Xenotransplantation of human thyroid tissue onto nude mice allowed study of the regulation of growth and function in human
goiter tissue. Grafts of human thyroid tissue growing in nude mice could be shown to react to endogenous mouse thyrotropic stimulation and suppression. 131I autoradiographs of xenotransplanted
goiter tissue showed as marked a heterogeneity as did the original goitrous tissue prior to
transplantation. There was no firm correlation between the morphologic appearance of a follicle and its
iodine metabolism. Scintigraphically "cold" and "hot"
goiter tissue differed from each other quantitatively but not qualitatively; i.e., both "hot" and "cold" tissue were composed of metabolically active and nonactive follicles.
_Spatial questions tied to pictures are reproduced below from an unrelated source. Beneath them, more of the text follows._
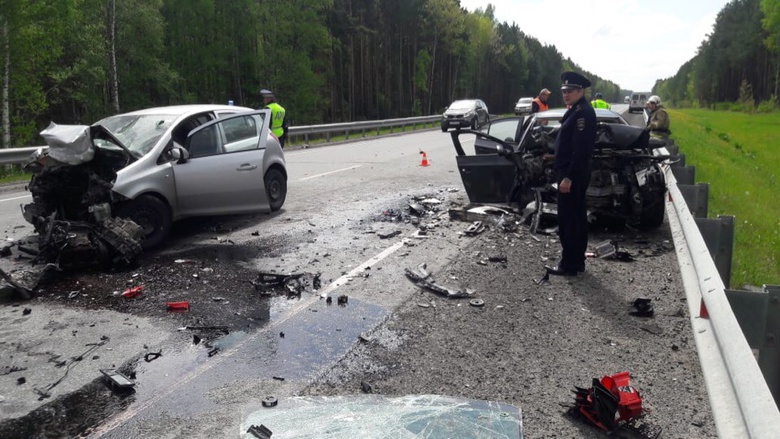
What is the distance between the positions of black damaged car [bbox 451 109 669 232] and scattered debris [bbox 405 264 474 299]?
2.38 m

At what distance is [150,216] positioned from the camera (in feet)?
25.3

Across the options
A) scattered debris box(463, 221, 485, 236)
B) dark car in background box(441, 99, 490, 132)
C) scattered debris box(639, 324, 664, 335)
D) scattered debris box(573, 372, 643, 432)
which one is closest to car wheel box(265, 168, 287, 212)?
scattered debris box(463, 221, 485, 236)

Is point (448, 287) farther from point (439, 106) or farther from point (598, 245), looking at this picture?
point (439, 106)

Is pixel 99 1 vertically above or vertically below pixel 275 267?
above

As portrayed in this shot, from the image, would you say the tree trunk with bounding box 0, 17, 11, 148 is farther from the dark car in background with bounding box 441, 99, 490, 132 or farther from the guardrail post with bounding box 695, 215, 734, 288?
the guardrail post with bounding box 695, 215, 734, 288

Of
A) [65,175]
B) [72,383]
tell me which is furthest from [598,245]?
[65,175]

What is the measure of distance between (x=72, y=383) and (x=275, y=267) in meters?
3.01

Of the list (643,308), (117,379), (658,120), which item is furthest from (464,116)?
(117,379)

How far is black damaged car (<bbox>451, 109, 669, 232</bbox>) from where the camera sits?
8.23 m

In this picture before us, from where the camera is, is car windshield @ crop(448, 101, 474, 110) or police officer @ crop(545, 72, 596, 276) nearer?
police officer @ crop(545, 72, 596, 276)

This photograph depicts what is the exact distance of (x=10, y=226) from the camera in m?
8.98

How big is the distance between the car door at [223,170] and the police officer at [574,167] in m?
4.44

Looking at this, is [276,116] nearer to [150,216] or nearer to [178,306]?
[150,216]

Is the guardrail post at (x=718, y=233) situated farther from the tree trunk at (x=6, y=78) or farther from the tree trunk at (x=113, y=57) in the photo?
the tree trunk at (x=113, y=57)
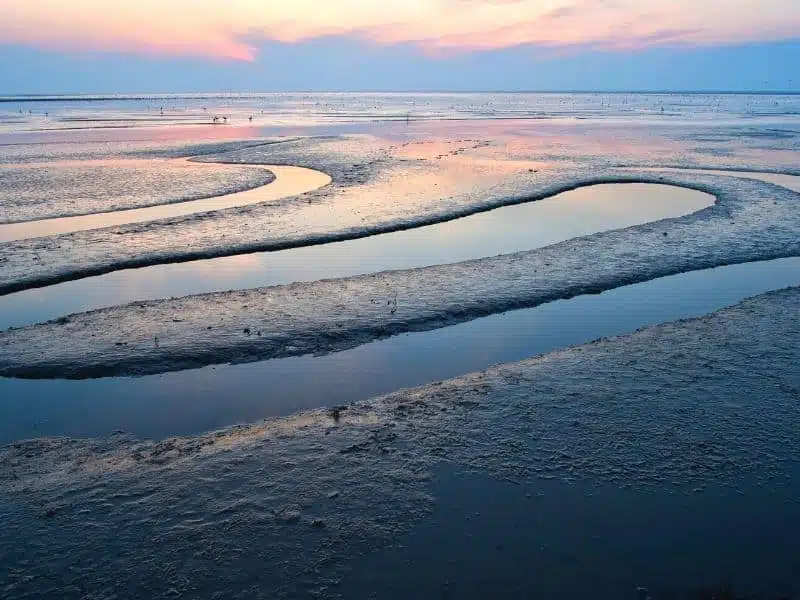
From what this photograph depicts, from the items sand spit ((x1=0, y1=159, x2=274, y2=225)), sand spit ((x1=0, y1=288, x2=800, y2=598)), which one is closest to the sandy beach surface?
sand spit ((x1=0, y1=288, x2=800, y2=598))

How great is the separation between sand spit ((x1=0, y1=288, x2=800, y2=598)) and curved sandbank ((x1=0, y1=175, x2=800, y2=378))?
262 centimetres

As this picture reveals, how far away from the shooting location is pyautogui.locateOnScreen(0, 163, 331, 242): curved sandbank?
2152 centimetres

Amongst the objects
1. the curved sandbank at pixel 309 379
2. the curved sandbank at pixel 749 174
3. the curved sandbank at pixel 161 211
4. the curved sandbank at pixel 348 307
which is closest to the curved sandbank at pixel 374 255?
the curved sandbank at pixel 348 307

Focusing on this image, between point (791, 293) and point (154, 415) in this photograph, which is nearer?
point (154, 415)

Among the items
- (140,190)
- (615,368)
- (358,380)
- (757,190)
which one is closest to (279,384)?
(358,380)

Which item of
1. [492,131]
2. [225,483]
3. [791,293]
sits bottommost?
[225,483]

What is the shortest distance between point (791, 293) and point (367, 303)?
954cm

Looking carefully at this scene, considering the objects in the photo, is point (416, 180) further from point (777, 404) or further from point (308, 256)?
point (777, 404)

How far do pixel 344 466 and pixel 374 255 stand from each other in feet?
35.4

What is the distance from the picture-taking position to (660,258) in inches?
669

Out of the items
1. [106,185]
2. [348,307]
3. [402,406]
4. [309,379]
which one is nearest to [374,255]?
[348,307]

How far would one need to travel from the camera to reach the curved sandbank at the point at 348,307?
36.9ft

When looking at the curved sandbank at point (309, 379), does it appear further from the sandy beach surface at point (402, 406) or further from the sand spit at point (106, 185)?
the sand spit at point (106, 185)

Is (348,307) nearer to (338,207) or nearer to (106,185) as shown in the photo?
(338,207)
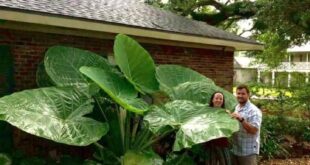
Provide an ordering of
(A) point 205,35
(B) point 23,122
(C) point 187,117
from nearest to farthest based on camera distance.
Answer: (B) point 23,122 < (C) point 187,117 < (A) point 205,35

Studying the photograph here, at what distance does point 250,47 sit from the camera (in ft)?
37.0

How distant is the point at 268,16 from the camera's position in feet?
45.5

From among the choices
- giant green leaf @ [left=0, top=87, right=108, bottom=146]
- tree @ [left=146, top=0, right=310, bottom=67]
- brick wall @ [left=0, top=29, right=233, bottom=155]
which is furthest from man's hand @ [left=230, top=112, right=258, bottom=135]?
tree @ [left=146, top=0, right=310, bottom=67]

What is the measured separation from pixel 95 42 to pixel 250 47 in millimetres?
4748

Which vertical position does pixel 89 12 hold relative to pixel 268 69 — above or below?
above

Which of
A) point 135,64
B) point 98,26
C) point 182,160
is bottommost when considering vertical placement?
point 182,160

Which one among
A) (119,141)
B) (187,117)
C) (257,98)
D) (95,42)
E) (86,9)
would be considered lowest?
(257,98)

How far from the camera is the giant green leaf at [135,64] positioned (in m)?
6.37

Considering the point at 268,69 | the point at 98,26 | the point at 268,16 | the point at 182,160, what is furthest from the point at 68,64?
the point at 268,69

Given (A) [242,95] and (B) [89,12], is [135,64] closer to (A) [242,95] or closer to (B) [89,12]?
(A) [242,95]

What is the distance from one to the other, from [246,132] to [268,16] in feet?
28.5

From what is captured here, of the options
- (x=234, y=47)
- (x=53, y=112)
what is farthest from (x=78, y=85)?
(x=234, y=47)

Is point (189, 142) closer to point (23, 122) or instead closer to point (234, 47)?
point (23, 122)

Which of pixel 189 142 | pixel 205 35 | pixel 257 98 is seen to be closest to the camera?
pixel 189 142
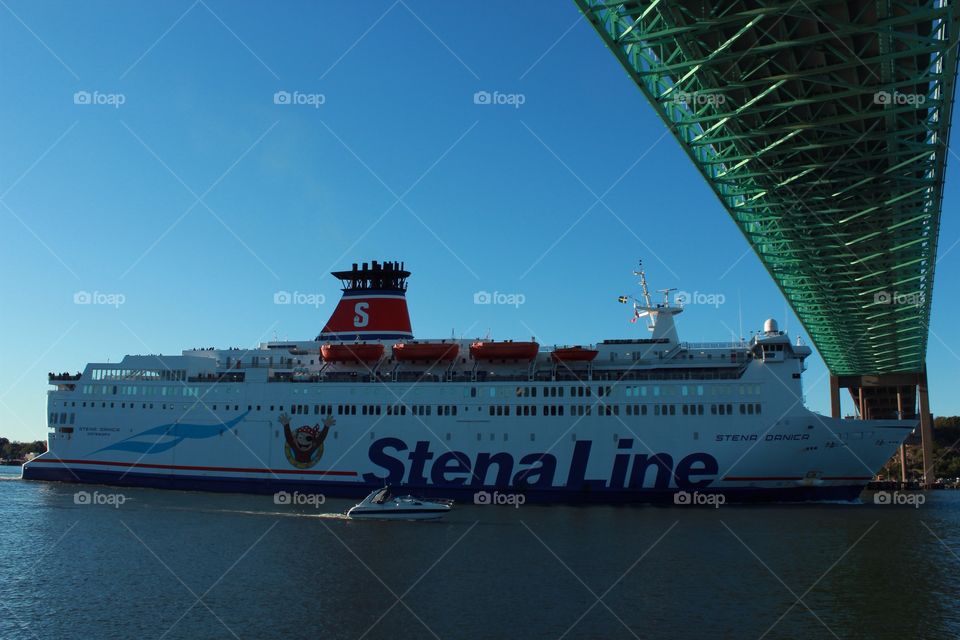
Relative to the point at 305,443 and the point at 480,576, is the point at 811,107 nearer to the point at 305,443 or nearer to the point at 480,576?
the point at 480,576

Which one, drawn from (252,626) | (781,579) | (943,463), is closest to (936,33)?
(781,579)

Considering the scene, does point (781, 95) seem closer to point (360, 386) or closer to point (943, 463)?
point (360, 386)

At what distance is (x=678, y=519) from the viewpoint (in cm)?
2881

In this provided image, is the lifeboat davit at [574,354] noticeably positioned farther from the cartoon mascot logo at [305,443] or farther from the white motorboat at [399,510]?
the cartoon mascot logo at [305,443]

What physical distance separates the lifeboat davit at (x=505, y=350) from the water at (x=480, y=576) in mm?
9961

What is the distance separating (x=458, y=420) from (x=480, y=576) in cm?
1814

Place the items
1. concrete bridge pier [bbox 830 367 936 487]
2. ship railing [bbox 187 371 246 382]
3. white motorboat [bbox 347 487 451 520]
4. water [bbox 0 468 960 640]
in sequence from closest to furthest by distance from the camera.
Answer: water [bbox 0 468 960 640], white motorboat [bbox 347 487 451 520], ship railing [bbox 187 371 246 382], concrete bridge pier [bbox 830 367 936 487]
Iodine organification was not completely suppressible by
thyroxine treatment; this indicates autonomous functional activity. The distribution of proliferating tissue labeled by 3-H-thymidine did not parallel the distribution of functionally active tissue labelled by 131I.
Thyroxine treatment did not completely inhibit 3-H-thymidine incorporation, indicating autonomous growth. Thus, our pathogenetic concept of
goiter formation is based on three mainstays: (1)
goiter heterogeneity, (2) autonomy of growth and function, and (3) dissociation of growth and function in human
goiter tissue. Thus, the surgeon dealing with
goiter ought to remove all pathologically altered tissue, i.e., nodular tissue, irrespective of its appearance on scintiscans.